• _Given text_:
▼
Latest Value Table Management
The latest value table stores the latest values of all measurement points by partition. It is updated in real time during data writing and flushed to disk with the cache engine. It is named timeseries.cache and saved in the tableDir directory of each partition.
Cache management follows the same eviction policy as symbol base, periodically removing partitions that have not been accessed recently. The memory usage of the latest value table is controlled by the IOTDBLatestKeyCacheSize parameter, which defaults to 5% of maxMemSize.
IOTDBLatestKeyCacheSize=0.5 //a floating-point in GB
Usage Example
Create a Measurement Point Table
It is recommended to create a table with an IOTANY column using the CREATE statement as the measurement point table.
In the following example, we use a composite strategy to partition data by “deviceId” and “timestamp”, creating a measurement point table named “pt”. This table uses “deviceId” and “location” as the two columns that uniquely identify a measurement point. The latest value cache is enabled and the column “value” is of IOTANY type, allowing it to store data of various types. The compression for the sort key columns is also enabled.
dbName = "dfs://db"
if (existsDatabase(dbName)) {
dropDatabase(dbName)
}
// create an IOTDB database
create database "dfs://db" partitioned by HASH([INT, 20]),VALUE(2017.08.07..2017.08.11), engine='IOTDB'
// create a measurement point table with deviceId & location as sort key columns and timestamp as the last column
create table "dfs://db"."pt" (
deviceId INT,
location SYMBOL,
timestamp TIMESTAMP,
value IOTANY
)
partitioned by deviceId, timestamp,
sortColumns = [`deviceId, `location, `timestamp],
latestKeyCache = true
Append Data
For each measurement point, the data type of the IOTANY column is defined upon the first append. It will throw an error if a different data type is appended to the same measurement point afterward.
If the deduplication strategy is ALL or FIRST, we can modify the type of IOTANY column of a measurement point using the UPDATE statement. However, the WHERE clause can only involve the sort key columns. This ensures that all records of the measurement point are updated, maintaining a consistent data type of the IOTANY column for the same point.
We write twice to the previously created table. The first write succeeds, and the
type of “value” column of measurement point [1, 'loc1']
is
defined as INT.
// first write of point [1, `loc1`]
pt = loadTable("dfs://db", "pt")
▲
• _Data listing_:
▼
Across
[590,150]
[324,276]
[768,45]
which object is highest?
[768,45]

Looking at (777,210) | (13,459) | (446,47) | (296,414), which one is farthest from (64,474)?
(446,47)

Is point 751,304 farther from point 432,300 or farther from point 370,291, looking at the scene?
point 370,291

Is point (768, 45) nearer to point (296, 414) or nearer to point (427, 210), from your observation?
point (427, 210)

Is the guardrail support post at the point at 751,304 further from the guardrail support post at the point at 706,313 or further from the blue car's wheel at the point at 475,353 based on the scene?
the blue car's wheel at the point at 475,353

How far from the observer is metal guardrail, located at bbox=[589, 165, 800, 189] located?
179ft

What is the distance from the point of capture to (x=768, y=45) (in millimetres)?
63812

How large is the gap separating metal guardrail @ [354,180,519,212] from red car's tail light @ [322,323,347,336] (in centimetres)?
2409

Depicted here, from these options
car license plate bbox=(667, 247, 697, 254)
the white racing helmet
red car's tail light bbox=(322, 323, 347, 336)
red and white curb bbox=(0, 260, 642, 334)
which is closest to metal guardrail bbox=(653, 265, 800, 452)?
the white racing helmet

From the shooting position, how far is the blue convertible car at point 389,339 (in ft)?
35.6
▲
▼
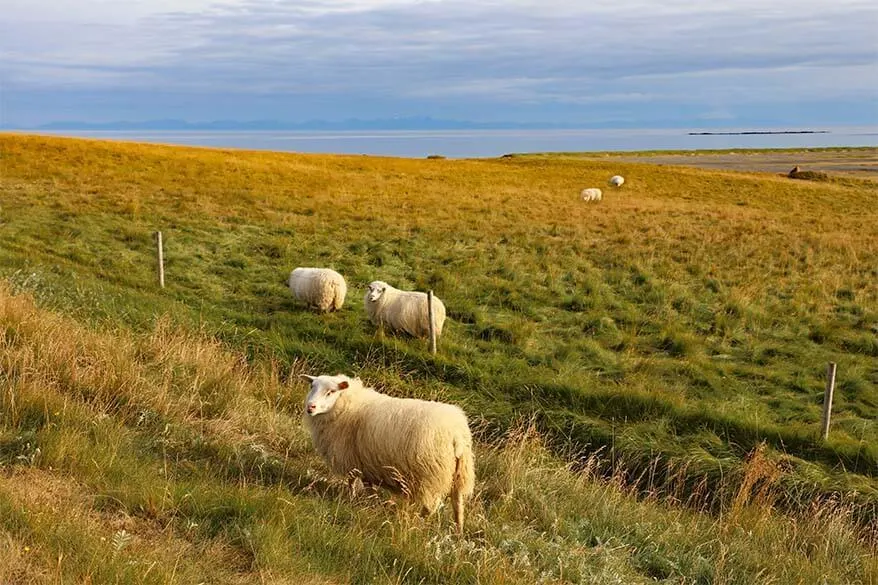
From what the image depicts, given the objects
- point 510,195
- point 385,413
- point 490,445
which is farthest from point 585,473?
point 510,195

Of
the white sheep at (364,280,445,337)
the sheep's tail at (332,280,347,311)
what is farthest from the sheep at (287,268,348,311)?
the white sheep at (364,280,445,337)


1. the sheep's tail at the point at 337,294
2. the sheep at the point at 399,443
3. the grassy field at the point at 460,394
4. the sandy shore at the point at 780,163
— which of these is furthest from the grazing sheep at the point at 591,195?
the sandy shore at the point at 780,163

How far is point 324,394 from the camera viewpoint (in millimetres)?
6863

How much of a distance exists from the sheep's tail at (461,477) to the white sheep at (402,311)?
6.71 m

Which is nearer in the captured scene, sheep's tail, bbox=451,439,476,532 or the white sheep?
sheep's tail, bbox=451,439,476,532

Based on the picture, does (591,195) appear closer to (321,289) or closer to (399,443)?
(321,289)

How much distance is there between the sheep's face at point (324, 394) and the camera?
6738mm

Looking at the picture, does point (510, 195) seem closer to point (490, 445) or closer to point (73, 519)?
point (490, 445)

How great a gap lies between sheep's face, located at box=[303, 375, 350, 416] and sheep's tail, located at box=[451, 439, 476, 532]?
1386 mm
▲
• _What is required_:
In the text on latest value table management, list every column that the create table statement defines for the table "pt", together with its data type. The material above is independent of the text on latest value table management.

• _Solution to the exercise_:
deviceId (INT), location (SYMBOL), timestamp (TIMESTAMP), value (IOTANY)